15 January 2026, 21:02

Warum scheitern Abschiebungen in den Iran trotz politischer Bemühungen?

Eine detaillierte Karte der iranisch-sowjetischen Grenze, die geografische Merkmale und Text enthält, der Länder und ihre Grenzen beschreibt.

Warum scheitern Abschiebungen in den Iran trotz politischer Bemühungen?

Die Behörden in Baden-Württemberg drängen darauf, bestimmte Personen, darunter Schwerstkriminelle, in den Iran abzuschieben.

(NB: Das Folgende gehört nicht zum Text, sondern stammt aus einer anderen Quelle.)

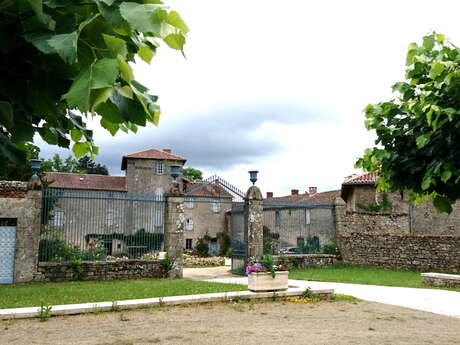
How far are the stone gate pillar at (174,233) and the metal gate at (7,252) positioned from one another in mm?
4666

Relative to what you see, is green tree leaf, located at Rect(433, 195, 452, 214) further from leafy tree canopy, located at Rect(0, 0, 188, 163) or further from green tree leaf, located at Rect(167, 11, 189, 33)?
green tree leaf, located at Rect(167, 11, 189, 33)

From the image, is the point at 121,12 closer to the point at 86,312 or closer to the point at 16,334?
the point at 16,334

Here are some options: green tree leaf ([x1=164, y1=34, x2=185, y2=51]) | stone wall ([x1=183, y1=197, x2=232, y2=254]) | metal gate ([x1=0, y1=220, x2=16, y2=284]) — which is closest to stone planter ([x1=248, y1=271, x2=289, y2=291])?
metal gate ([x1=0, y1=220, x2=16, y2=284])

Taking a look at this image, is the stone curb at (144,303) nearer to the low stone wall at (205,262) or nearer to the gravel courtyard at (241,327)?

Solche Abschiebungen bleiben jedoch selten, da Teheran weiterhin die Rücknahme von Abzuschiebenden verweigert. Das Thema sorgt auch in Niedersachsen für Diskussionen, wo seit Markus-Anfang 2024 keine Abschiebungen in den Iran mehr stattgefunden haben.

Das Bundesamt für Migration und Flüchtlinge (BAMF) bearbeitet Asylanträge iranischer Staatsbürger und prüft jeden Fall einzeln. Allein 2025 wurden 11.626 Anträge verarbeitet, wobei 22,8 Prozent der Antragstellenden Schutz gewährt wurde. Zudem bewertet das BAMF, ob Abschiebungsverbote aufgrund der aktuellen Lage im Iran greifen.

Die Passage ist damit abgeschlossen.